Two Ways of Seeing: Edward Hopper and Fairfield Porter
Was looking at the always interesting Painting Perceptions website run by Larry Groff. It has a new posting on Fairfield Porter I enjoyed this morning. It got me thinking about the difference between two of the main ways of seeing in painting- one can either move one's eye across the surface or plunge into the painting's depth. In the first mode, things tend towards flatness and emphasize the shape of their silhouettes. In the second, it's much more likely to find a real sense of volumes. Let's use Porter as an example and contrast him against Edward Hopper. These two realist American painters are both very good yet they exemplify different sides of the painting coin.

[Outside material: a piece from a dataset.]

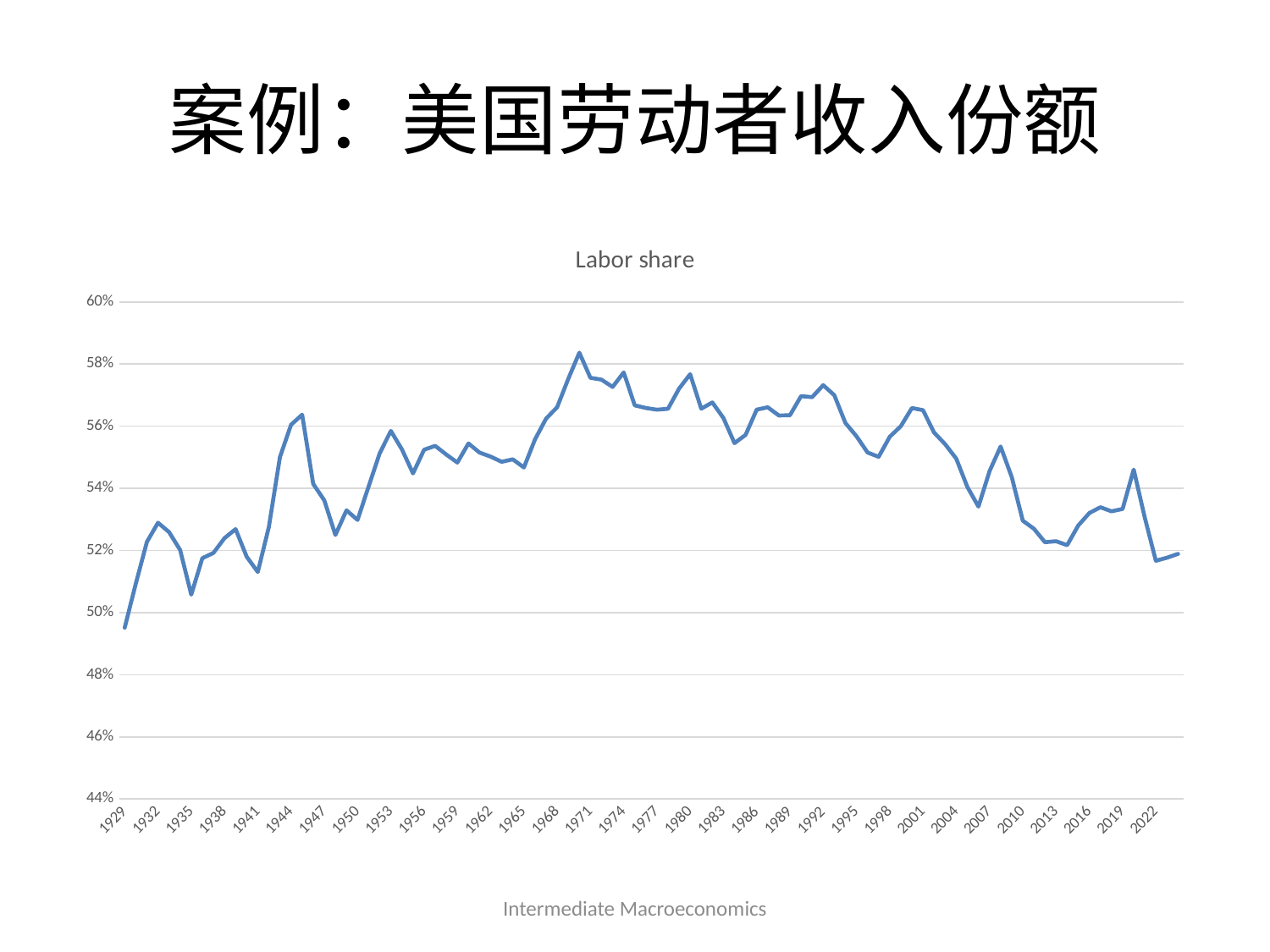
Is the value for 1935 greater or less than 52%? less Is the value for 1929 greater or less than 50%? less Which is larger, the labor share in 1970 or in 2022? 1970 What is the title of the chart? Labor share Does the labor share generally rise or fall between 1970 and 2022? fall Is the value for 1992 greater or less than 56%? greater What kind of chart is shown on the slide? line chart Does the labor share generally rise or fall between 1929 and 1970? rise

Above is a Porter oil of a house and garden. Porter's choice of his point of view is revealing. Instead of a clear, unobstructed view that would let you see the house, he interrupts the line of sight with at least four additional layers of trees and shrubs. Its focus is on the network of branches and leaves that run across the painting's surface more than it's about creating a real depth of space and convincing volumes.
This can be exactly what we experience when we walk through any crowded space- there can be so much information that our mind's eye has to summarize it as just a crowd or multitude. I remember years ago when I lived in New York City and attended the Art Students League. Each morning I'd take the subway to class at rush hour and would have to squeeze (holding my paint box and often a wet canvas) into a herd of others heading off to their jobs. You'd be riding in a car with maybe 100 other people, most standing up and clinging to overhead handles or poles trying not to fall over as the train bumped and lurched its way forward. What you would see would be the moving, swaying mass of people rather than individuals.

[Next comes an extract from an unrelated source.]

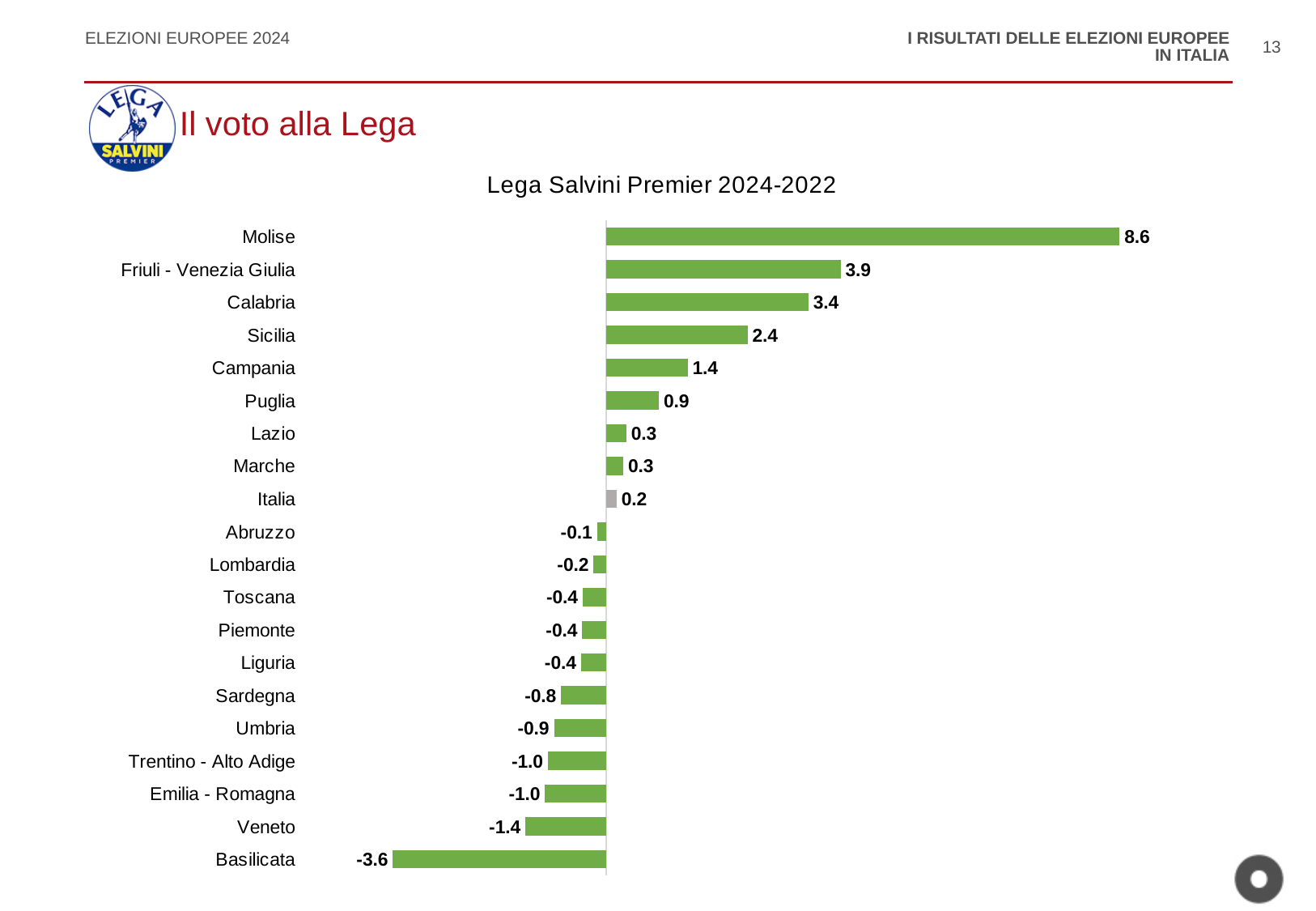
Which category has the lowest value? Basilicata Which category has the highest value? Molise How many categories are shown in the chart? 20 What is the value for Italia? 0.2 What kind of chart is shown on the slide? Bar chart What is the title of the chart? Lega Salvini Premier 2024-2022 Which is larger, the value for Calabria or the value for Sicilia? Calabria Which bar is coloured differently (grey) from the others? Italia What is the value for Molise? 8.6 What is the value for Basilicata? -3.6 What is the value for Veneto? -1.4 What is the difference between the values for Molise and Friuli - Venezia Giulia? 4.7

Porter's painting, while hardly summoning up images of a New York subway, suggests this way of seeing reality.
Below is a very different world- it's an oil by Edward Hopper, Seven A,M,. As the title indicates, it's way before rush hour and typical for Hopper, he's picked a much more sparse and pared down world to paint.
Hopper's world is one of clear, sharp definition. He's showing us defined spaces (the storefront, it's interior, and the dark forest background). You could walk into his space and almost measure the picture's depth in feet and inches. Where in Porter's painting one is always aware the forms are made of flat areas of oil paint, here Hopper populates his world with carefully modeled objects you could pick up and hold in your hands. They're all volumes, they have real weight.
Back to Poter's more two dimensional world...
And to Hopper's imagination so full of clear volumes and deeper spaces.
There's the old retort by painters "I paint what I see." A bigger question arises once one realizes just how much there is to see in reality (both external reality and the internal reality of our thougths and emotions). Art happens only as we choose which aspect of what we see we're going to emphasize.
In real life when you meet a new person you're often struck by some aspect of their personality that you sense is unique to them. So it is with paintings- if they are to be good they're about selectivity, about the artist picking wisely from the myriad facets of reality to weave a convincing, personality-rich world for the viewer.